The UK High street is a hellish place for mid-sized retailers at the moment as tax rises and the public sector pay freeze take large lumps of out of UK consumers’ wallets (or purses in this case). Mothercare is the latest company to announce dramatic cutbacks.
Here’s the BBC’s account of its current travails.
Mothercare has said it will close more than a quarter of its UK stores over the next two years as part of its plans to reduce its High Street presence.
The company also reported a slump in full-year profits as UK sales fell due to bad weather in the run-up to Christmas and increased competition.
This meant the group had to cut margins to shift unsold stock.
Pre-tax profits for the year to 26 March were £8.8m, down from £32.5m a year ago.
By March 2013, the company said it planned to have reduced its total store numbers to about 266 from 373.
It said it was “in the fortunate position” of having 120 leases expiring in the next two years.
The company said it should benefit to the tune of £4m to £5m a year after tax from the store closures.
The closures form part the group’s ongoing strategy of reducing its High Street store portfolio and focusing more on out-of-town stores, and on its online and wholesale businesses.

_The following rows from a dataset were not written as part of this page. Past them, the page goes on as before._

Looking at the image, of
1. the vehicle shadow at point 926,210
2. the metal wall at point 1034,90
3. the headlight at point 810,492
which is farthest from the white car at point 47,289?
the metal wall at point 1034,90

Like-for-like UK sales in the year to the end of March fell by 4% due to “adverse weather conditions in key trading weeks before Christmas, together with a general weakening in the consumer environment and increased competition”, the company said.
This led to clearance sales of autumn and winter stock, in particular toys, which hit profit margins.
As a direct result, Mothercare said underlying profit in the UK for the period was £11.1m compared with £36.1m a year earlier.
However, against this disappointing UK performance, the company said it had seen a “record year internationally”, with total sales up 16.3%.
This helped to drive a small increase in revenue to £793.6m.
“In the new financial year, we expect international to continue to grow retail sales by 15% to 20% with 150 new store openings,” said chief executive Ben Gordon.
Earlier this year, the company warned that full-year profits would be significantly lower than market expectations.
Perhaps they could merge it with HMV?